A couple of years ago, Beale gave one of his Hornet teammates a chance to try the sport. Some of his Maryland Thunder teammates weren’t able to make it to Colorado for the Wheelchair Lacrosse USA national tournament. He called Jason Long ’11, who lives in Denver, to ask him to join in. (Able-bodied athletes are allowed to fill out a team in competition.)
Long said playing in a wheelchair was tough, but fun. “I was excited about the opportunity and I had a lot of fun with the team,” Long said. “I was thoroughly impressed with how well the guys maneuver their chairs to get past the defense. … It was great to try a new version of the sport that I love and walked away with a lot of respect for the guys on the court.”
In 2019, though, all of Beale’s teammates made it to nationals.
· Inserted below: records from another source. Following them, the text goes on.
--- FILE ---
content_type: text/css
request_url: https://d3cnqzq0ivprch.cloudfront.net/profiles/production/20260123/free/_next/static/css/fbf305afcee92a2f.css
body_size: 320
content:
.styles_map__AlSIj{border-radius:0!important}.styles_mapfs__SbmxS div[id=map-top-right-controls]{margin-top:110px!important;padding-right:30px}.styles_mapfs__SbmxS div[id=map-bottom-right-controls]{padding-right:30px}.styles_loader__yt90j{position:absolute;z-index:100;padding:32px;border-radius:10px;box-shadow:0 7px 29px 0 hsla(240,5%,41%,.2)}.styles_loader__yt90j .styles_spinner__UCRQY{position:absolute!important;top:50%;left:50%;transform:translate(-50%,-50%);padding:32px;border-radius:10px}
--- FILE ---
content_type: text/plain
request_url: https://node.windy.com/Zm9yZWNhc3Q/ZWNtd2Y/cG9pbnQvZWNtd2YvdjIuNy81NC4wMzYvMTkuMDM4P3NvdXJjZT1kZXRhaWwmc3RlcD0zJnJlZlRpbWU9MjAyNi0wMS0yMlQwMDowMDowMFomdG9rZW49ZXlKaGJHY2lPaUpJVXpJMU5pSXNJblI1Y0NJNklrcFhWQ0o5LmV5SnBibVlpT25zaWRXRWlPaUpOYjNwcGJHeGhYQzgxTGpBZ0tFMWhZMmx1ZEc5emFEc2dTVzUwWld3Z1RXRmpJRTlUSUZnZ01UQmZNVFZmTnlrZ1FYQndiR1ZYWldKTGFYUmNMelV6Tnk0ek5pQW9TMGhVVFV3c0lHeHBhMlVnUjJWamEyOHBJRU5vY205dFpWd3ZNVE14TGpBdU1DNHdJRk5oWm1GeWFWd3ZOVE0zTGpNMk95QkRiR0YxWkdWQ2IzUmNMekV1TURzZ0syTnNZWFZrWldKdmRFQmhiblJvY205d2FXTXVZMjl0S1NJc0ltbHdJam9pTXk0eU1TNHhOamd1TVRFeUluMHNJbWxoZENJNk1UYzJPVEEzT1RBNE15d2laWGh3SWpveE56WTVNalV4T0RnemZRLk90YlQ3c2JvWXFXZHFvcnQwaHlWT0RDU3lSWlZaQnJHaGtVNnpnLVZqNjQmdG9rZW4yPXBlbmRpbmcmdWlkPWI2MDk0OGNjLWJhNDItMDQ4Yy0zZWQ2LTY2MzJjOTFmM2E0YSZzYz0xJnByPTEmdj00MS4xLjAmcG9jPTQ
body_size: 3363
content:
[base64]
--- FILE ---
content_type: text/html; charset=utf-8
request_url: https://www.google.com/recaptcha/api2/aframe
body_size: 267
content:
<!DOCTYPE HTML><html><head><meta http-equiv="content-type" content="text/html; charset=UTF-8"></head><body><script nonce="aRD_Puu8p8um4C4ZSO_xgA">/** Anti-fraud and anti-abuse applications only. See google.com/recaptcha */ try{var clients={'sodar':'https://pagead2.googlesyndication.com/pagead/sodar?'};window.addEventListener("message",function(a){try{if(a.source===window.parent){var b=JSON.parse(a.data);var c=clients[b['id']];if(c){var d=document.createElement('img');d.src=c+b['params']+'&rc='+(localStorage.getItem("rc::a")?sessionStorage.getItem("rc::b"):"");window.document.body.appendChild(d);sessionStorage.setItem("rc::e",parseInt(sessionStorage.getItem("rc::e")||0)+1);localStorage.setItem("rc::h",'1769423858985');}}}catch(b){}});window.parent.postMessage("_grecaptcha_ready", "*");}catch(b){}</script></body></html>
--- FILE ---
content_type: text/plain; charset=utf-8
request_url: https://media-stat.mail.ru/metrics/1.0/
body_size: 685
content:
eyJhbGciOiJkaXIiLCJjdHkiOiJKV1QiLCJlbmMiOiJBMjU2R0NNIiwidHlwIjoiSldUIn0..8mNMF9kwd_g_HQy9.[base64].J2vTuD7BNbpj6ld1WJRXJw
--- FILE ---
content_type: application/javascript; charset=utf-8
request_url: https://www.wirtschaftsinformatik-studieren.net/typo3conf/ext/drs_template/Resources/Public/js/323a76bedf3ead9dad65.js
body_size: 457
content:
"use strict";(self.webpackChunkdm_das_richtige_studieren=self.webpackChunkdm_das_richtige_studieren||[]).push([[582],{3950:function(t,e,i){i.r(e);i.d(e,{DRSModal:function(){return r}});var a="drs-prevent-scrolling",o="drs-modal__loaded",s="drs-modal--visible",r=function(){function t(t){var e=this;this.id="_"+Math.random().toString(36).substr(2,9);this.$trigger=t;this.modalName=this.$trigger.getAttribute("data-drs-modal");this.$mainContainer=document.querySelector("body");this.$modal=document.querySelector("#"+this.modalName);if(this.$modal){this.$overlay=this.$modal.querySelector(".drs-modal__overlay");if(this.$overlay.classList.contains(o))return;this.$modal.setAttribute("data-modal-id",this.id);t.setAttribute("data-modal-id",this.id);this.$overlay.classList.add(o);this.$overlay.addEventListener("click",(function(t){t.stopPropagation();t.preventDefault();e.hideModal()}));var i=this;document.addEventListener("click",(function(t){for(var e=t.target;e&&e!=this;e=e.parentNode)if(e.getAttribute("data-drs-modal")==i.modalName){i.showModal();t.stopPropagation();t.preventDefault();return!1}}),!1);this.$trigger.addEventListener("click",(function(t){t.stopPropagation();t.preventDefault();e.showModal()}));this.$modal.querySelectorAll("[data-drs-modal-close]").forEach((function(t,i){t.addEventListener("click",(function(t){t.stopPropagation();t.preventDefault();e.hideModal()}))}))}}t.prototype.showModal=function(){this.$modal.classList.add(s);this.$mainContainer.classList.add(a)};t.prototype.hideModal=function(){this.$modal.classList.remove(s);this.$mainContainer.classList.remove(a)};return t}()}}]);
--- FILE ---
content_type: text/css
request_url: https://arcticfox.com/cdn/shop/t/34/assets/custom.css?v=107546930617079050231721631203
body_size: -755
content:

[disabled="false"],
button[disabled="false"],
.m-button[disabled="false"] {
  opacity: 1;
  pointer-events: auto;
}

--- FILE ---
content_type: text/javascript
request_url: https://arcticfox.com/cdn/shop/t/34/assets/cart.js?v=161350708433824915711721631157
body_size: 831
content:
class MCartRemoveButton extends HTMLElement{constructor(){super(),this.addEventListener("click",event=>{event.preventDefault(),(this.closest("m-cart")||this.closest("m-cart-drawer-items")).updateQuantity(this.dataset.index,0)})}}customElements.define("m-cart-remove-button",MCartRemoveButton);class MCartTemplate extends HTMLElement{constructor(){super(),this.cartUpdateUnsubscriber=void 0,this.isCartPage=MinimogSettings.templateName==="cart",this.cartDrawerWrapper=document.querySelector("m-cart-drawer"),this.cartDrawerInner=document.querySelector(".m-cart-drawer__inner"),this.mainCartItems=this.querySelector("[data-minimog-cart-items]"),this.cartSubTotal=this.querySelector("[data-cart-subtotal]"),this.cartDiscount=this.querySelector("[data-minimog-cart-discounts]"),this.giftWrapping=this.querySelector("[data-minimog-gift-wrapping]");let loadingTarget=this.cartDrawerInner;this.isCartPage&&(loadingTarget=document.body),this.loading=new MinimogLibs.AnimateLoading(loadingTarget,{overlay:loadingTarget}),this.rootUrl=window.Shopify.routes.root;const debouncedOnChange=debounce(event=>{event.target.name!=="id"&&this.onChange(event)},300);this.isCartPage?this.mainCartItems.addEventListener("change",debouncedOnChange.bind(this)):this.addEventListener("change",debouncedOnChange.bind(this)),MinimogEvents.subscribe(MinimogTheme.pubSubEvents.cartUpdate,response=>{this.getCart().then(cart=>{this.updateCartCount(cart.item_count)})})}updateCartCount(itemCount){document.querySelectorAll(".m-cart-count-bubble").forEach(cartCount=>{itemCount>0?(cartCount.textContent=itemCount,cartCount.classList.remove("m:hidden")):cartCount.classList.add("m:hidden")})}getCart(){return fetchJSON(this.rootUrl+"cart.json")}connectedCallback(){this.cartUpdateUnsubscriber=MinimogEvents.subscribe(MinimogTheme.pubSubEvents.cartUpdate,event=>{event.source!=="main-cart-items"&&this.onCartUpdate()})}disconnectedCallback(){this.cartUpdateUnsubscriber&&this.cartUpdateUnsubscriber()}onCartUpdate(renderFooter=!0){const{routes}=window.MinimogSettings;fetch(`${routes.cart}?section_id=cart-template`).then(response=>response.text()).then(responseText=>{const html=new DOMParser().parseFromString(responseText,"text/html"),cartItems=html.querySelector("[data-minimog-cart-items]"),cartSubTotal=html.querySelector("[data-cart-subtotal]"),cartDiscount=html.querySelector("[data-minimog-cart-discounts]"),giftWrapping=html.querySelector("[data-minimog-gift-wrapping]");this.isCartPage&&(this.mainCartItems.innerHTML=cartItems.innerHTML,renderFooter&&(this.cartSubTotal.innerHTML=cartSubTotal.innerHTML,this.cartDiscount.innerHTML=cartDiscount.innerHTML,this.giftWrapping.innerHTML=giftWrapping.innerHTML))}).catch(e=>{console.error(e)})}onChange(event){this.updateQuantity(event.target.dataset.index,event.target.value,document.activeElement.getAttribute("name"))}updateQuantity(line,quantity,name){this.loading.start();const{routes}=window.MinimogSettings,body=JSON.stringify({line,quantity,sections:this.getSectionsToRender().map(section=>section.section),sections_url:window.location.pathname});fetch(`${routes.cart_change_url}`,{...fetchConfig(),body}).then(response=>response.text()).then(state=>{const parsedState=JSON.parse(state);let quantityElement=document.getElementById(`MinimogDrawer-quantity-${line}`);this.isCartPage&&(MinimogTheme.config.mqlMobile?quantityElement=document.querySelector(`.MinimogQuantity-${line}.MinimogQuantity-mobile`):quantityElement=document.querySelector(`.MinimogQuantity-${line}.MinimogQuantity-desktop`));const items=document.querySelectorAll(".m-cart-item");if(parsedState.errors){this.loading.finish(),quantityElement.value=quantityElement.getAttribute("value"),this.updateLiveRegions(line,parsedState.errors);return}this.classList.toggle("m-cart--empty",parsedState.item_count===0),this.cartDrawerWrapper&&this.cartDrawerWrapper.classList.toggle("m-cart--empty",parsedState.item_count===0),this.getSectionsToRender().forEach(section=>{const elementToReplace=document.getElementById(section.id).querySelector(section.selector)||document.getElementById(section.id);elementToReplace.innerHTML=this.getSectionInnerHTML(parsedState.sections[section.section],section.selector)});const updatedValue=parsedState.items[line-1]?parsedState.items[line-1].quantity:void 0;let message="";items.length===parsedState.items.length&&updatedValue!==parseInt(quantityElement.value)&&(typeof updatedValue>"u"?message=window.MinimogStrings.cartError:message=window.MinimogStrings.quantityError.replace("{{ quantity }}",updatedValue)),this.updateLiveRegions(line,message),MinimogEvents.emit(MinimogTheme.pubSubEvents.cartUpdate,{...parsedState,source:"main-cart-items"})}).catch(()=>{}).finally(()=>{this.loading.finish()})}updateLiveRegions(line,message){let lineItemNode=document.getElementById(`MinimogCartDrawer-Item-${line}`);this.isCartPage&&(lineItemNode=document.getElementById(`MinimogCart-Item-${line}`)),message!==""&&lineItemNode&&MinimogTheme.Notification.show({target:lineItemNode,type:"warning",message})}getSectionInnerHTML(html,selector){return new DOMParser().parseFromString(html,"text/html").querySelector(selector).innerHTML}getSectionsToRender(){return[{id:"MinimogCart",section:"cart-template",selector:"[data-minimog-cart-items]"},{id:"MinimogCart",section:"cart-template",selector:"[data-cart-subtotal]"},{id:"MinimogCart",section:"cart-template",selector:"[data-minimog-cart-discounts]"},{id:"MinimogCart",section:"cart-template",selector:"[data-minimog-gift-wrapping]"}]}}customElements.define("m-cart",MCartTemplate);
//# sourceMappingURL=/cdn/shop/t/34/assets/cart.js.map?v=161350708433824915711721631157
They won eight games in the two-day tournament. “That’s a lot of lacrosse in two days,” Ryan said.
When they won the championship game, it took a while for the excitement to set in.
“Our team captain and manager was the only one that really had that reaction of throwing your hands in the air and being excited that you won a championship,” Beale said. “When the clock hit zero, we were so mentally and physically drained it took a while before we actually started celebrating.”
Beale is proud that his team won with an entire roster that is “chairbound” or “in a chair” — that’s how he chooses to describe his condition. “Disabled,” he said. “I hate that word. It’s just a characterization people put on you just because you’re in a chair.
“Really, since I’ve been in the chair, I’ve been more active, and I do more things, than when I wasn’t in the chair.”
When he does outreach to other people who have recently been paralyzed, Beale tells them, “You might be in a chair and you can’t walk, but your mind still works, therefore you still have the ability to do what you want to do.”
That’s a lesson Koudelka hopes all of his student-athletes learn from Beale. He said he sometimes tells his athletes about a metaphorical bucket. “If you put greatness into your bucket, then greatness is going to overflow from that bucket,” he said. “In Ryan’s situation, he put an extreme positive attitude into his bucket, and it overflowed.”
Beale said his family and his friends at Lynchburg were key to his ability to thrive. On October 17, 2019, the 10-year anniversary of his injury, he sent Koudelka a text.
“10yrs to this day,” he wrote. “Wouldn’t be where I am in my journey without the help from you, the team and college. So thank you.”